[Records from a spatial question set]
»»

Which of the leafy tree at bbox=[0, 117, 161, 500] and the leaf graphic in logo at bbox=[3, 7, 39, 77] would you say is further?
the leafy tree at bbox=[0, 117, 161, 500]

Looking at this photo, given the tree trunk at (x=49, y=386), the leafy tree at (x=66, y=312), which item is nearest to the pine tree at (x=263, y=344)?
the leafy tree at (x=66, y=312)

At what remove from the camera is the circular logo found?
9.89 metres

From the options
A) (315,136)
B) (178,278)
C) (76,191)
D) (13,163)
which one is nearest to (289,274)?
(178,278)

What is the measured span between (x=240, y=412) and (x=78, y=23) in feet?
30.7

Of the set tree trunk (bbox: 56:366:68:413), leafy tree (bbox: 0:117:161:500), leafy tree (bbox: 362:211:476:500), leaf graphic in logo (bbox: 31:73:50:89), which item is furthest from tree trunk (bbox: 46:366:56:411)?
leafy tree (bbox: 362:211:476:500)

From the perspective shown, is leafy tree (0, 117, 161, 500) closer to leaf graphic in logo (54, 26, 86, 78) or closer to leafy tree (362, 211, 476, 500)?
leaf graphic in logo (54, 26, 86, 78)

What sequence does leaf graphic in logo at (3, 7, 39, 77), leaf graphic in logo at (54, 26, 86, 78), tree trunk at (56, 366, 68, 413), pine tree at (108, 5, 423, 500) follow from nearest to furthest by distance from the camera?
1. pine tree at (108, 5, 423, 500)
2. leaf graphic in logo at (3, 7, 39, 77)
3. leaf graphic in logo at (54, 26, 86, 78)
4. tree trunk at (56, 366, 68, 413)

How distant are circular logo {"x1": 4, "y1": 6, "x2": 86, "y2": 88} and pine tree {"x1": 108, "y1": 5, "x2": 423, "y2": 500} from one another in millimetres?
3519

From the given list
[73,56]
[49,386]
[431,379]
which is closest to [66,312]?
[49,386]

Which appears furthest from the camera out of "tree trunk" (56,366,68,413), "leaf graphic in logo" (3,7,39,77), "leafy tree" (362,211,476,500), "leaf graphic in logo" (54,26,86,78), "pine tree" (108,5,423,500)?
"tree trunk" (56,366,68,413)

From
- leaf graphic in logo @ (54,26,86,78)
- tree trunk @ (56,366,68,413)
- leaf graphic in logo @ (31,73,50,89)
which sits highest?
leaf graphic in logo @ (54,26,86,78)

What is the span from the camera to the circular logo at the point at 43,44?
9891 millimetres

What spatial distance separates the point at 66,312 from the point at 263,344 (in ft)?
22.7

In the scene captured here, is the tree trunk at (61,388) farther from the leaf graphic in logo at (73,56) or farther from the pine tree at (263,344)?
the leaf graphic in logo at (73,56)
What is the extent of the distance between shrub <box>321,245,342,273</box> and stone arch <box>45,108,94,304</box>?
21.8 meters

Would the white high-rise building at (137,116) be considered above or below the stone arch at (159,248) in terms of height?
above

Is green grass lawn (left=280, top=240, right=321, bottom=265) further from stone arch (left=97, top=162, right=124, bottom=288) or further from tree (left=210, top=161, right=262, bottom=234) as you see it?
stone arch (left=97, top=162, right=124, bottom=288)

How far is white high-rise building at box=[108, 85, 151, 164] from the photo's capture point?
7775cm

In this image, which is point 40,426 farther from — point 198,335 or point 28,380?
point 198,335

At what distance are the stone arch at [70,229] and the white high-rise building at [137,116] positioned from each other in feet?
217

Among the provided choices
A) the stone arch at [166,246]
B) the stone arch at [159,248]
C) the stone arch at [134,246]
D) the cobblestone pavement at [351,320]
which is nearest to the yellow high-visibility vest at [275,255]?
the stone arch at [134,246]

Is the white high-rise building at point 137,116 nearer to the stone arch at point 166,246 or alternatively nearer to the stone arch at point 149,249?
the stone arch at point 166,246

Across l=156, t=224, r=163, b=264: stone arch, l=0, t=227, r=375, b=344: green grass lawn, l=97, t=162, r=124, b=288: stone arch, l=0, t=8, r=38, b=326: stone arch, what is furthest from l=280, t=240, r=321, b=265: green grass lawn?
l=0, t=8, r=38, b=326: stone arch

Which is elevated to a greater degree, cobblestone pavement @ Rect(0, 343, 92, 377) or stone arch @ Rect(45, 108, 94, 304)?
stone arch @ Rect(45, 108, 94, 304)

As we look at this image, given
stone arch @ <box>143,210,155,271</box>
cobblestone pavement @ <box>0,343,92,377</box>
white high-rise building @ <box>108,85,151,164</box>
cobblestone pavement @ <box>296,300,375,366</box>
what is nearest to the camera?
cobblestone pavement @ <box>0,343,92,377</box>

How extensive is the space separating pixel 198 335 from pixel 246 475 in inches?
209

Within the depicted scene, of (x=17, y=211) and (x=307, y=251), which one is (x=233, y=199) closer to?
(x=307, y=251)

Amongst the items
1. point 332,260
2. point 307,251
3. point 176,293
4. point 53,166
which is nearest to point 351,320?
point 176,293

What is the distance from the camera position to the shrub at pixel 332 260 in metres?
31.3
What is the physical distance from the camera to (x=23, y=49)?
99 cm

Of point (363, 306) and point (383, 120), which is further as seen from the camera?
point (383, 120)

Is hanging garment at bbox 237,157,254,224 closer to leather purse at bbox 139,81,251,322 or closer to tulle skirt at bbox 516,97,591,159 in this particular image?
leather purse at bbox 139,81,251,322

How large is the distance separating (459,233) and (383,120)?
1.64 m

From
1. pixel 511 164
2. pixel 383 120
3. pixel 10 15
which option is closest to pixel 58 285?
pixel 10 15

««

# [Stated problem]
Everything from the line that contains "Within the depicted" through the end of the records must be duplicated exactly, and nothing outside that range.

# [Answer to this task]
Within the depicted scene, of (x=17, y=211) and (x=307, y=251), which one is (x=233, y=199) closer to?
(x=307, y=251)

Amongst the items
1. point 332,260
2. point 307,251
3. point 176,293
4. point 53,166
which is nearest to point 351,320?
point 176,293

What is the distance from the camera position to the shrub at pixel 332 260 in metres?
31.3
What is the physical distance from the camera to (x=23, y=49)?
99 cm

Of point (363, 306) and point (383, 120), which is further as seen from the camera?
point (383, 120)

Is hanging garment at bbox 237,157,254,224 closer to leather purse at bbox 139,81,251,322 or closer to tulle skirt at bbox 516,97,591,159 in this particular image?
leather purse at bbox 139,81,251,322

How large is the distance separating (459,233) and (383,120)?
1.64 m

From
1. pixel 511 164
2. pixel 383 120
3. pixel 10 15
which option is closest to pixel 58 285?
pixel 10 15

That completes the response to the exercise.